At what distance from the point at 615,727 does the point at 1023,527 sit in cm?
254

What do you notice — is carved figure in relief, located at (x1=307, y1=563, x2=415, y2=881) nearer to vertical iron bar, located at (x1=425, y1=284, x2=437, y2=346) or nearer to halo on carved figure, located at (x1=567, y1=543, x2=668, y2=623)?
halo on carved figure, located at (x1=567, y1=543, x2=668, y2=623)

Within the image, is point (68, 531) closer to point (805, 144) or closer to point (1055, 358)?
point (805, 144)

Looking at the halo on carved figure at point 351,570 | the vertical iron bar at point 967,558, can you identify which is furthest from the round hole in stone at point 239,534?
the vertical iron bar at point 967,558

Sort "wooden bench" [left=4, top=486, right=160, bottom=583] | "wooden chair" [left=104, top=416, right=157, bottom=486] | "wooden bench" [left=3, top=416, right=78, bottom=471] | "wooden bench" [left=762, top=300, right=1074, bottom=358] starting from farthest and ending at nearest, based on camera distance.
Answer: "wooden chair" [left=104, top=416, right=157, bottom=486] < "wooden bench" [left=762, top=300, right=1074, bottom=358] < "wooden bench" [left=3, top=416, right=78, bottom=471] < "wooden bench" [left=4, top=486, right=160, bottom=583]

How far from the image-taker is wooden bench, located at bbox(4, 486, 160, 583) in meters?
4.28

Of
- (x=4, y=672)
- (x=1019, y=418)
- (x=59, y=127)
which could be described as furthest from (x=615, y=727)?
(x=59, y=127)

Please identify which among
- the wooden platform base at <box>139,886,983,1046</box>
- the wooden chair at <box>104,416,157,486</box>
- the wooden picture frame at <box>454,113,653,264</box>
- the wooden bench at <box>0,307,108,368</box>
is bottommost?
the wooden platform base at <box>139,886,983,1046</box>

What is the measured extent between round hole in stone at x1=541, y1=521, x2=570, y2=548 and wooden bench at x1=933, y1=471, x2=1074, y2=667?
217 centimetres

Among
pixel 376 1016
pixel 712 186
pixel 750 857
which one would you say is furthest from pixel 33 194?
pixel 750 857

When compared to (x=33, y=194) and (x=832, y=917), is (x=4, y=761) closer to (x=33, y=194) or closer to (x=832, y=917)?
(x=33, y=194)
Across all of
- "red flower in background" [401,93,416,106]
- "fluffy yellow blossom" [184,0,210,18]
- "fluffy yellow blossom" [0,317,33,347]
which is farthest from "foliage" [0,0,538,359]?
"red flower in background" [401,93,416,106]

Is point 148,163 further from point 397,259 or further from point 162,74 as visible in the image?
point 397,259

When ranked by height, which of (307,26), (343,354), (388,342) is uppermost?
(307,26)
-*-
> **The request**: Format every line from the one containing "When ranked by" through the end of the rows as a Markdown table with the columns No. and Line. Number each line and leave out any blank lines.

> **Exercise result**:
| No. | Line |
|---|---|
| 1 | When ranked by height, which of (307,26), (343,354), (388,342) is uppermost? |
| 2 | (307,26) |